### ABOUT THIS EXERCISE
Within the data below, copy each line where the string "Vietnam" is found.

---- GIVEN DATA

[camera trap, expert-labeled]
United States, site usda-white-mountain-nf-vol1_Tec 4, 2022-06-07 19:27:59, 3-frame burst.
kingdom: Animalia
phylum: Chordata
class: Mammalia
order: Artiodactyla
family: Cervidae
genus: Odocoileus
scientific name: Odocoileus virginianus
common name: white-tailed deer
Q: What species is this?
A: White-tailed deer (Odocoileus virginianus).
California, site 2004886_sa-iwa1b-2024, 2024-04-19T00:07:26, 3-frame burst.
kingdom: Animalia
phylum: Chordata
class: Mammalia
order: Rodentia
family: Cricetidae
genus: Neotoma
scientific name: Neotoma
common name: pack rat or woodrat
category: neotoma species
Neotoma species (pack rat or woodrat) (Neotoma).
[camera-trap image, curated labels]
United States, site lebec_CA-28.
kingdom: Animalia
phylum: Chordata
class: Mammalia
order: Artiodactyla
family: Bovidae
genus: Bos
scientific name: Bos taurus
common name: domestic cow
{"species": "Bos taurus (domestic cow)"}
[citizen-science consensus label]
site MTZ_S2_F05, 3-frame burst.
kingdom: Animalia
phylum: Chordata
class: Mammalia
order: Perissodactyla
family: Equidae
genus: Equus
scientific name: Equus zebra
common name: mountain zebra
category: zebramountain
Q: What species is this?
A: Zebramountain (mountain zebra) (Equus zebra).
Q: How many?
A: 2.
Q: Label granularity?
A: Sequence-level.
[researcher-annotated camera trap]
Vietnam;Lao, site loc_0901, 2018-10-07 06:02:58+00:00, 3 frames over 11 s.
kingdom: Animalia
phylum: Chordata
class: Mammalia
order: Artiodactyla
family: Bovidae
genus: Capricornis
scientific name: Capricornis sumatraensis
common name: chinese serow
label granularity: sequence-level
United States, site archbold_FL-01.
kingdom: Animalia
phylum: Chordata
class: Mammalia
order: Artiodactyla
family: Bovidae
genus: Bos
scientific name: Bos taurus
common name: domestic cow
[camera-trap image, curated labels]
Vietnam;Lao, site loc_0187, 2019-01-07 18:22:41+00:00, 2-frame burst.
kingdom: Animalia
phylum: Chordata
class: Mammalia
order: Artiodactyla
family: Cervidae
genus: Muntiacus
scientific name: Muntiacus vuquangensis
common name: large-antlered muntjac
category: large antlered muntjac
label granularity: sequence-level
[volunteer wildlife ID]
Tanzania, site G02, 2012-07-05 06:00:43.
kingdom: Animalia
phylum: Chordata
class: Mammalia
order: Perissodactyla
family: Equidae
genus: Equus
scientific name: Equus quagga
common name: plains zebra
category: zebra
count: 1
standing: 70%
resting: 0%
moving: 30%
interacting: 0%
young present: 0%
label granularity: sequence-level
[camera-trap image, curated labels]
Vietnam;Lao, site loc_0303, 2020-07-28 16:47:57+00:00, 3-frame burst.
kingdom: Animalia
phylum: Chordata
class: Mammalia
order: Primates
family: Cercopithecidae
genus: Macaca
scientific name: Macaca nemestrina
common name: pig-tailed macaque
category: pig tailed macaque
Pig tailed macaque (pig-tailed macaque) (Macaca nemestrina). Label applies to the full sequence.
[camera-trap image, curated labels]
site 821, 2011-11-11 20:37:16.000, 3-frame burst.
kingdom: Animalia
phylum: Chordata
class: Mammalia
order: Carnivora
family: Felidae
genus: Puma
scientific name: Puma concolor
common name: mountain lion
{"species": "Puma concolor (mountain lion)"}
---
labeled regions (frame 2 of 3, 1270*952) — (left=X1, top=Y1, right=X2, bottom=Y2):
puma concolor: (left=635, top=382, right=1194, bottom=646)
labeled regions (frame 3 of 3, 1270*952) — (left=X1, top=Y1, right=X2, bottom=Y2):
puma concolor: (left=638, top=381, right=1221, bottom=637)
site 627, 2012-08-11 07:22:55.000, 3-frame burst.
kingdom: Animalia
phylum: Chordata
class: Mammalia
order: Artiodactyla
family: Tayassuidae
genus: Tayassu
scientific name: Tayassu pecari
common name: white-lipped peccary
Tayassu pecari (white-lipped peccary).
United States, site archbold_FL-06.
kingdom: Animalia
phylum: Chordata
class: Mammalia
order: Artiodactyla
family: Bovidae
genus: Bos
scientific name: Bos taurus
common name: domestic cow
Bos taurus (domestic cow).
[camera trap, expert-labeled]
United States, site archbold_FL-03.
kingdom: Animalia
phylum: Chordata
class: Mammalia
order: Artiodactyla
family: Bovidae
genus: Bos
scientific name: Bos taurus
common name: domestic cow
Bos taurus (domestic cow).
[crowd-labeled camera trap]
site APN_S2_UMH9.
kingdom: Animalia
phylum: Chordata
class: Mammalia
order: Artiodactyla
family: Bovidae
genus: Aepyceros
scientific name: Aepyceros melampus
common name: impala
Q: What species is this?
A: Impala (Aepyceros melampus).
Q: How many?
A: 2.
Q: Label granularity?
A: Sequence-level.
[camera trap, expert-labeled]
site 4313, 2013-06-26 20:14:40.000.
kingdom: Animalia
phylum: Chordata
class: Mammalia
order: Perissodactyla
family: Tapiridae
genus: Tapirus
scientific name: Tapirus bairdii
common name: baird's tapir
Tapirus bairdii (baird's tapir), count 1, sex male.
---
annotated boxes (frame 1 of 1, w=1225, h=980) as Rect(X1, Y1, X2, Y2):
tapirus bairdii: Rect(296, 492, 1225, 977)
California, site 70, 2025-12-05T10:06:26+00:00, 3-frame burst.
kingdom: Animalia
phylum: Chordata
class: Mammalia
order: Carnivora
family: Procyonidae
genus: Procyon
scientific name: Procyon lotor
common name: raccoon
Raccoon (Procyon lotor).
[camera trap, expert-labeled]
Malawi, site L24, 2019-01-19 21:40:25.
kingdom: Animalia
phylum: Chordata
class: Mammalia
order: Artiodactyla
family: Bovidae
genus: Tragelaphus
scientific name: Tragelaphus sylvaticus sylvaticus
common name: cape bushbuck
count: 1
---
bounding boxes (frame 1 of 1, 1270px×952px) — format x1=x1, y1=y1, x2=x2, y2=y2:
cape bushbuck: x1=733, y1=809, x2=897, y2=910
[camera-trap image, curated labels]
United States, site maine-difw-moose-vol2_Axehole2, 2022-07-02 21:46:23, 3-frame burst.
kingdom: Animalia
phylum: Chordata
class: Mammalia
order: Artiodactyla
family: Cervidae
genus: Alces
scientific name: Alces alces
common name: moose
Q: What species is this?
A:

--------

### YOUR SOLUTION
Vietnam;Lao, site loc_0901, 2018-10-07 06:02:58+00:00, 3 frames over 11 s.
Vietnam;Lao, site loc_0187, 2019-01-07 18:22:41+00:00, 2-frame burst.
Vietnam;Lao, site loc_0303, 2020-07-28 16:47:57+00:00, 3-frame burst.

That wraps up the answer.